---- Quoted passage
Sometimes, I don’t think Joss Whedon gets enough credit.

Okay, being given the keys to the biggest superhero franchise in history along with critical and financial acclaim is quite a lot of credit, but I do not know if he gets enough credit for the way he manages to make small moments incredibly important.

For example, look at the Dark Knight trilogy for how not to do this. Now, I like the Dark Knight trilogy (at least the first two), but one of Christopher Nolan’s biggest problems is his tendency to make grand sweeping moments that ultimately mean little. The best example I can think of is the famous line at the end of The Dark Knight: “He’s the hero Gotham deserves, but not the one it needs right now.” This is a line that sounded really cool for a while, but does not say much. Why does Gotham deserve Batman? Is it a good thing or a bad thing that Gotham deserves Batman?
--------
---- Dataset records
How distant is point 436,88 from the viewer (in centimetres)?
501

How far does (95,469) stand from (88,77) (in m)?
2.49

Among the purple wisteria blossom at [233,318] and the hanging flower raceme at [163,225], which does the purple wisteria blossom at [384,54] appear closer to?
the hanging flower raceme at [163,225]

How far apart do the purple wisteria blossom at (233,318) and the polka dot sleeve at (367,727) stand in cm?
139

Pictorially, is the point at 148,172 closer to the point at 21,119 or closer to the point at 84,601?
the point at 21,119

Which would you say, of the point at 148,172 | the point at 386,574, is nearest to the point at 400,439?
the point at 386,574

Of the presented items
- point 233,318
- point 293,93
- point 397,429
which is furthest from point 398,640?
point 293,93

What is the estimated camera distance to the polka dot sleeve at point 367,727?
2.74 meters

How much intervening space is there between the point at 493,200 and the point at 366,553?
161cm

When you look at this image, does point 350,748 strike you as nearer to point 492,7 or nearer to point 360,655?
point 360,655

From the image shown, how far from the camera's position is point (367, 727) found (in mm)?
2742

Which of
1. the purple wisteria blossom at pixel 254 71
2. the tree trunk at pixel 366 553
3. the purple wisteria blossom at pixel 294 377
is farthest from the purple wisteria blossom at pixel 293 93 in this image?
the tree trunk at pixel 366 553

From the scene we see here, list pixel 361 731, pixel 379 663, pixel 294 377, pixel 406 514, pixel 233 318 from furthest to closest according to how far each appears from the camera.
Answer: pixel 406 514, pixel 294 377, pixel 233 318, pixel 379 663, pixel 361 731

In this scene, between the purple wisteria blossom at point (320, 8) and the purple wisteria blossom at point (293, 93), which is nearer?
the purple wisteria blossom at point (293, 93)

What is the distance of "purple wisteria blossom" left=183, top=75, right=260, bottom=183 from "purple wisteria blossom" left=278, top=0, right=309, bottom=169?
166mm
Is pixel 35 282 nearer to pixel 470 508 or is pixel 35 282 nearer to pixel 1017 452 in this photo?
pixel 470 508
--------
## [Task instructions]
1: In the piece on Joss Whedon, what line from the end of The Dark Knight is given as the best example of Christopher Nolan's grand moments that mean little?
2: Reproduce the part of the piece on Joss Whedon starting at "Okay, being given" and ending at "Gotham deserves Batman?".
Nothing in the records is needed here.

## [Problem solutions]
1: "He’s the hero Gotham deserves, but not the one it needs right now."

2:
Okay, being given the keys to the biggest superhero franchise in history along with critical and financial acclaim is quite a lot of credit, but I do not know if he gets enough credit for the way he manages to make small moments incredibly important.

For example, look at the Dark Knight trilogy for how not to do this. Now, I like the Dark Knight trilogy (at least the first two), but one of Christopher Nolan’s biggest problems is his tendency to make grand sweeping moments that ultimately mean little. The best example I can think of is the famous line at the end of The Dark Knight: “He’s the hero Gotham deserves, but not the one it needs right now.” This is a line that sounded really cool for a while, but does not say much. Why does Gotham deserve Batman? Is it a good thing or a bad thing that Gotham deserves Batman?